◆ **Exercise brief**: Please rewrite the items from the start of the list through the line containing "Buy Used MG GS White Car in Masqat in Masqat Buy", swapping "White" for "Silver" and changing nothing else. Leave the pictures out of your answer.

◆ **Data for this exercise**:
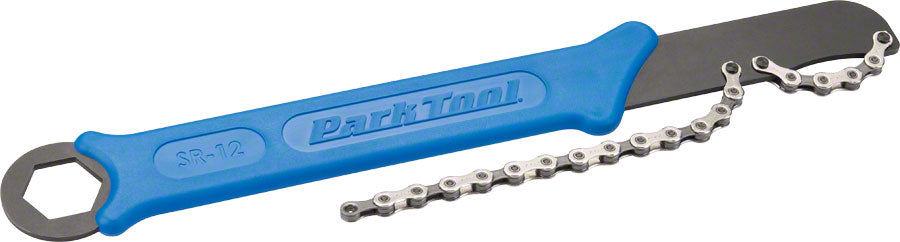 Park SR-12 Sprocket Remover/Chain Whip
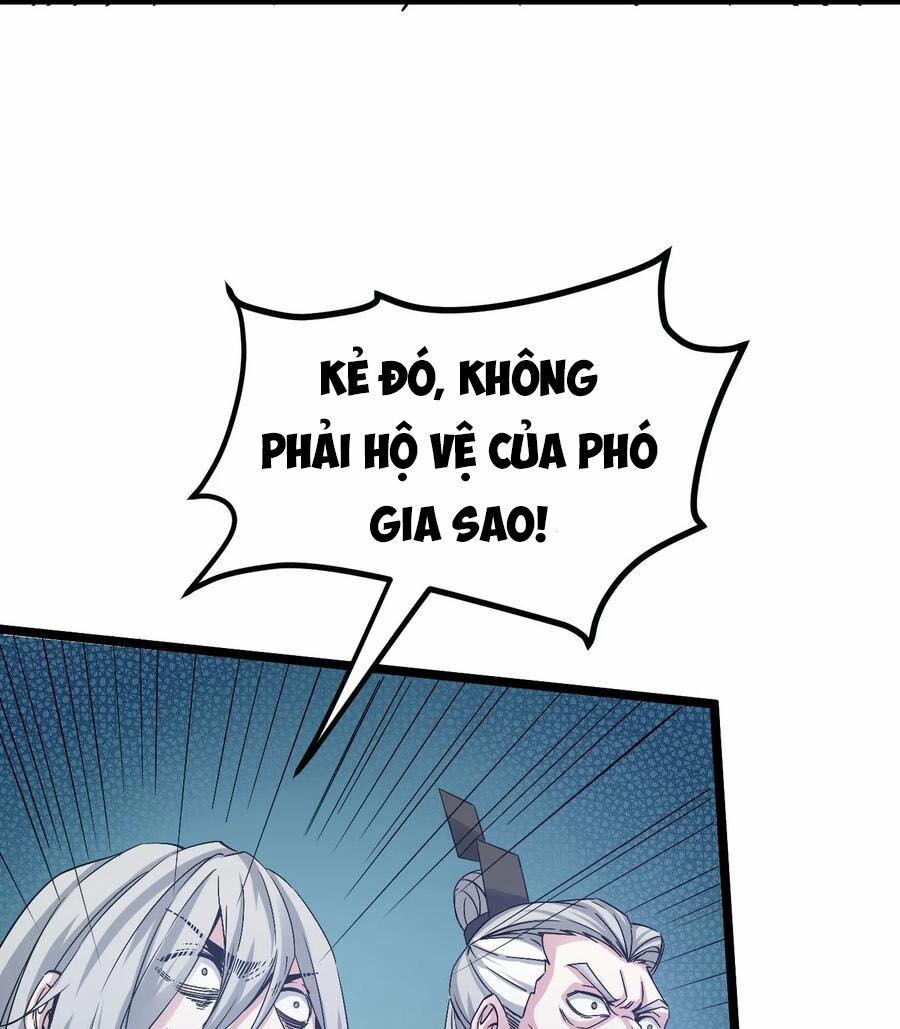 Hảo Đồ Nhi Ngươi Vi Sư Tạm Tha Phạt 52 trang 13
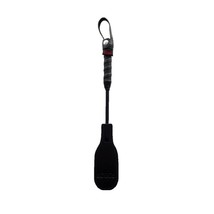 Rouge Mini Oval Paddle 10in Black - £11.44 GBP
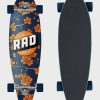 Skate * | Rad Board Co Outlet Sale Rad Complete Pintail Mini Cherry Blossom 9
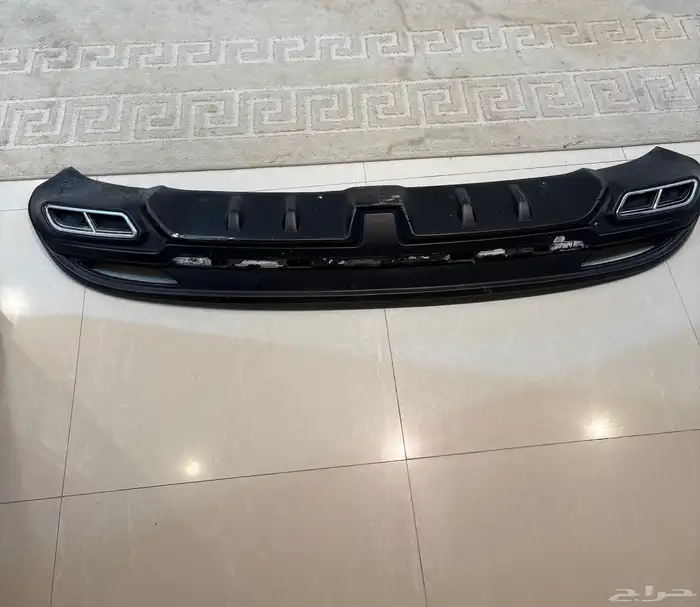 ديفيوزر صدام سوناتا 14 0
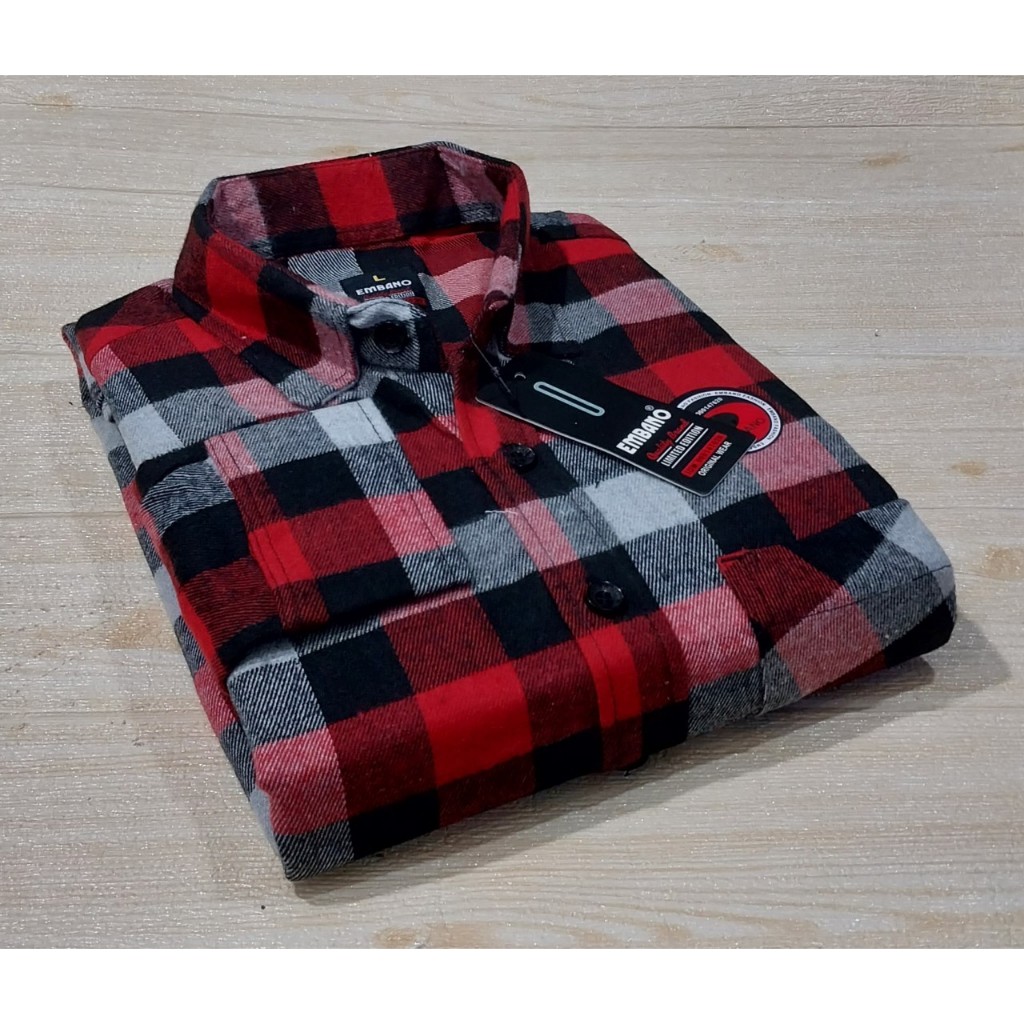 kemeja pria baju panel tangan panjang pria/kemeja cowok dewasa terbaru distro 2022/kemeja flanel cow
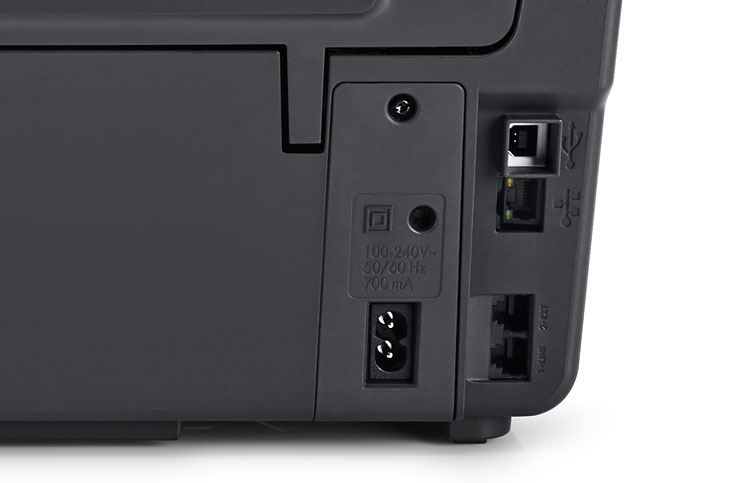 HP Officejet Pro 6830, il tuttofare per il piccolo ufficio
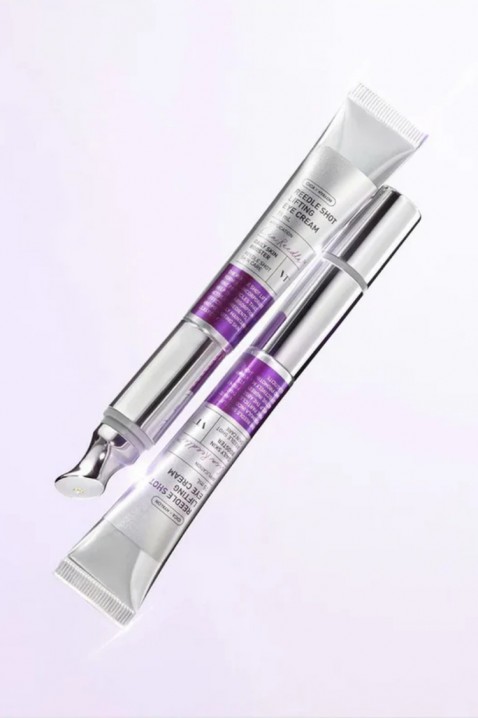 VT COSMETICS Reedle Shot Lifting Eye Cream with massager, 15 mlIVET.RO - Reduceri de până la -80%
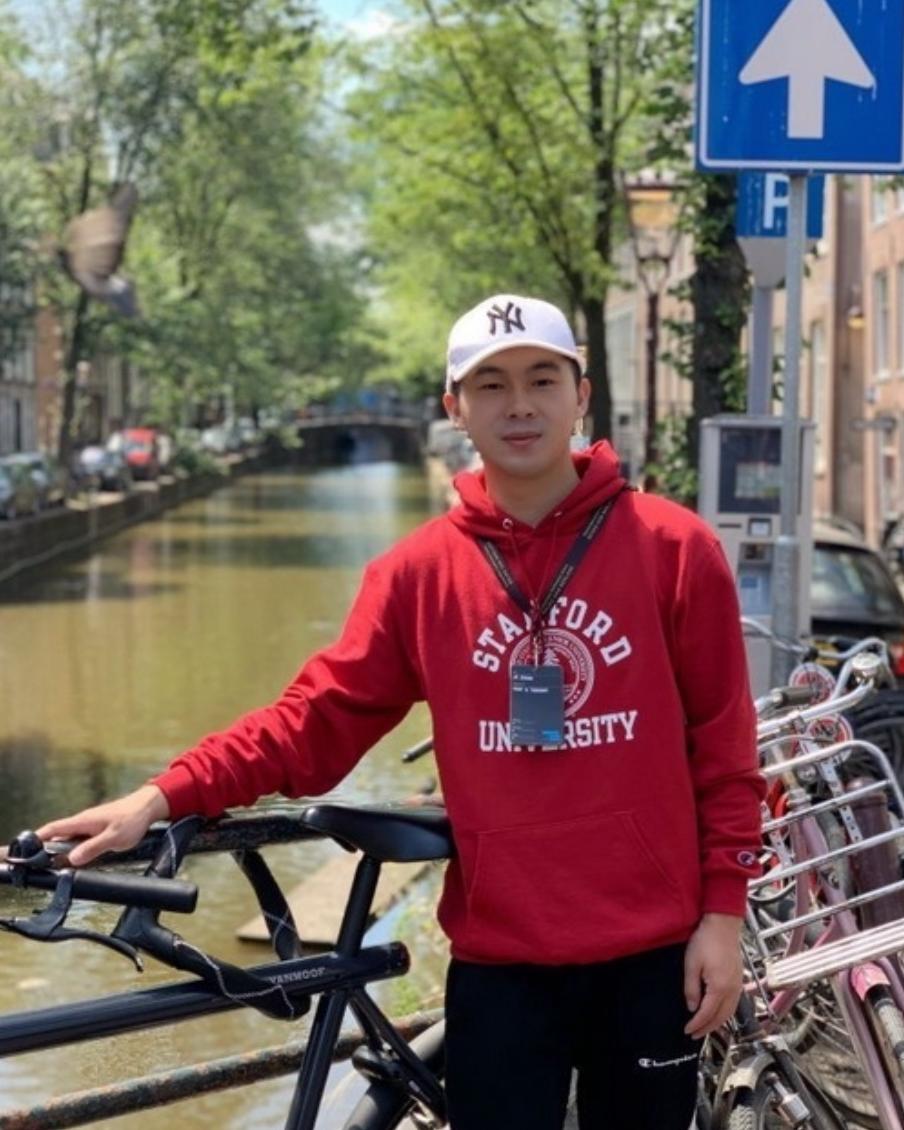 华为天才少年工资1000万,华为天才少年离职旅游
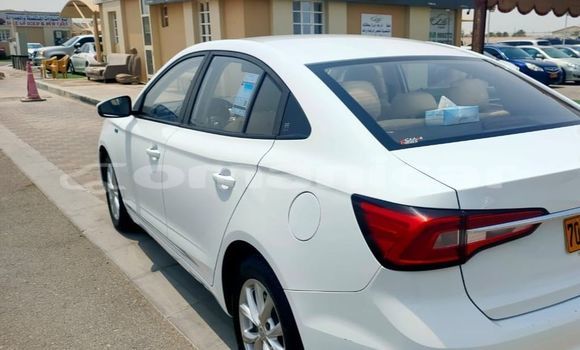 Buy Used MG GS White Car in Masqat in Masqat Buy Used MG GS White Car in Masqat in Masqat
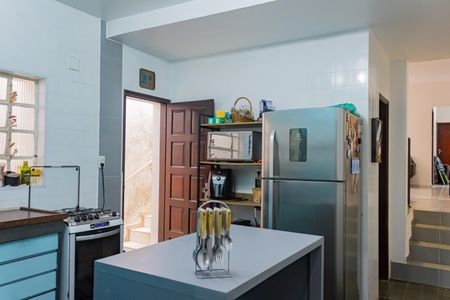 Casa para alugar com 193m², 5 quartos e 1 vaga Casa para alugar com 193m², 5 quartos e 1 vagaCozinha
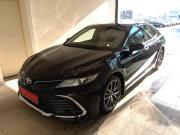 Toyota Camry VIII (XV70) Рестайлинг Пермь  - изображение 7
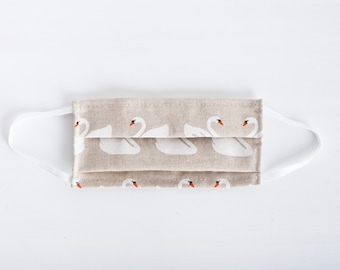 Face mask | Face mask Washable | Protective Face Mask - Washable & Reusable | Fabric Face Mask | Kids and Adult Size
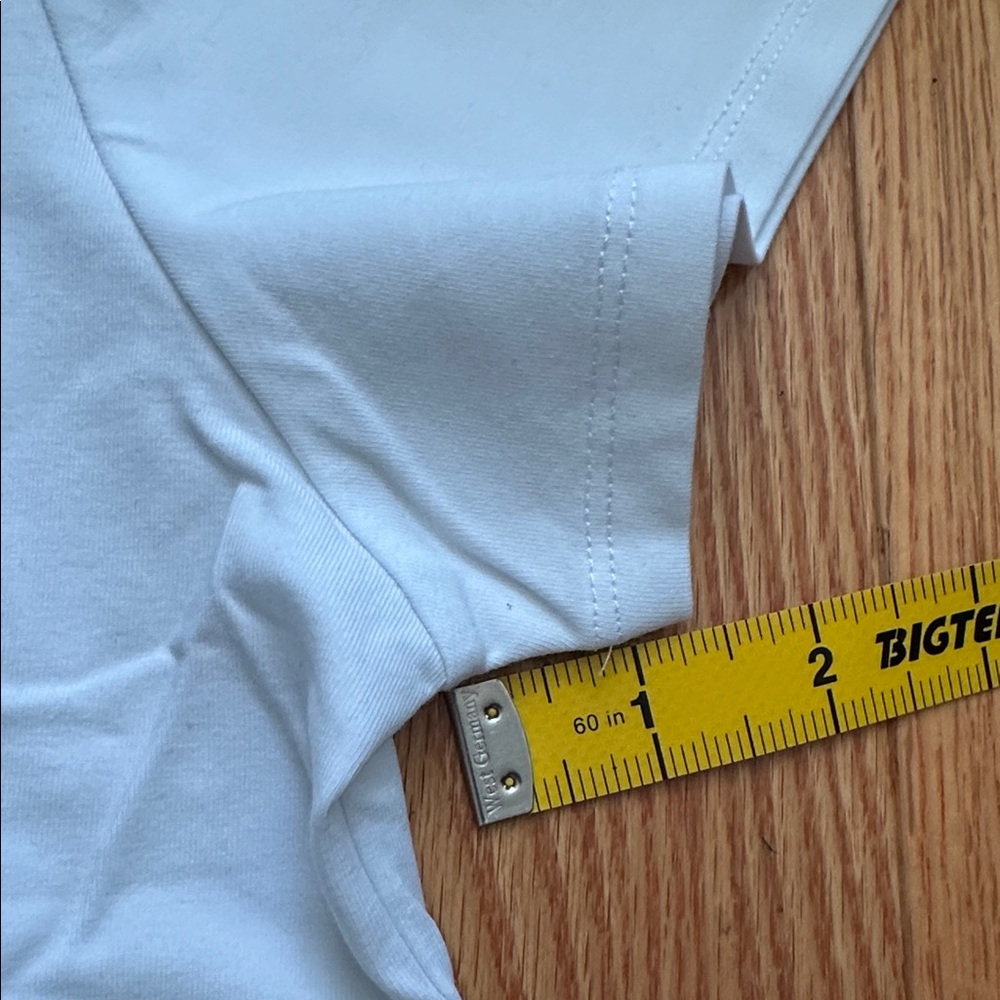 Alphalete Baby Tee - Picture 4 of 7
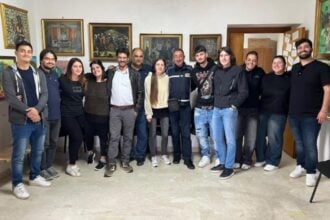 Servizio Civile Campora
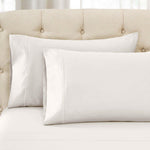 1500 Thread Count Egyptian Cotton Sateen Sheet Set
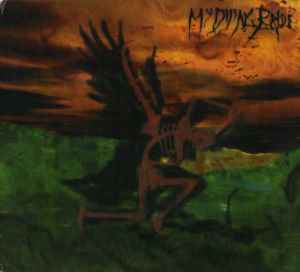 The Dreadful Hours - My Dying Bride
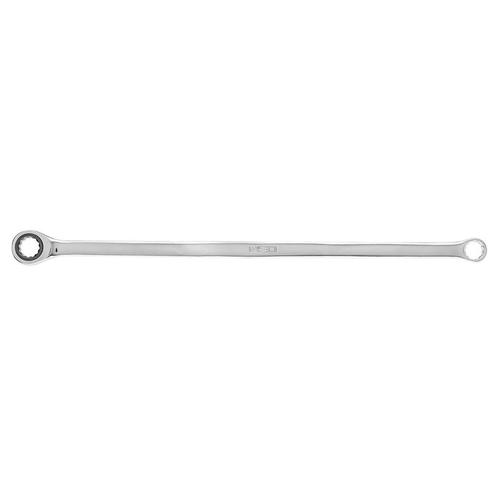 Ring Ratelsleutel 13mm Zeer Lang, Doe-het-zelf en Verbouw, Gereedschap | Handgereedschap, Verzenden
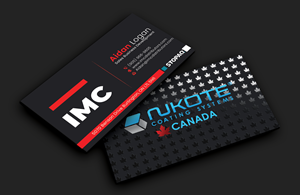 Business Card Design by DesignerShahadat for this project | Design: #34102022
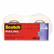 MMM38422 Tear-By-Hand Packaging Tape, 1.88" x 50 yards, 1-1/2" Core, Clear, 2/Box By 3M/COMMERCIAL TAPE DIV.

◆ **Written response**:
 Park SR-12 Sprocket Remover/Chain Whip
 Hảo Đồ Nhi Ngươi Vi Sư Tạm Tha Phạt 52 trang 13
 Rouge Mini Oval Paddle 10in Black - £11.44 GBP
 Skate * | Rad Board Co Outlet Sale Rad Complete Pintail Mini Cherry Blossom 9
 ديفيوزر صدام سوناتا 14 0
 kemeja pria baju panel tangan panjang pria/kemeja cowok dewasa terbaru distro 2022/kemeja flanel cow
 HP Officejet Pro 6830, il tuttofare per il piccolo ufficio
 VT COSMETICS Reedle Shot Lifting Eye Cream with massager, 15 mlIVET.RO - Reduceri de până la -80%
 华为天才少年工资1000万,华为天才少年离职旅游
 Buy Used MG GS Silver Car in Masqat in Masqat Buy Used MG GS Silver Car in Masqat in Masqat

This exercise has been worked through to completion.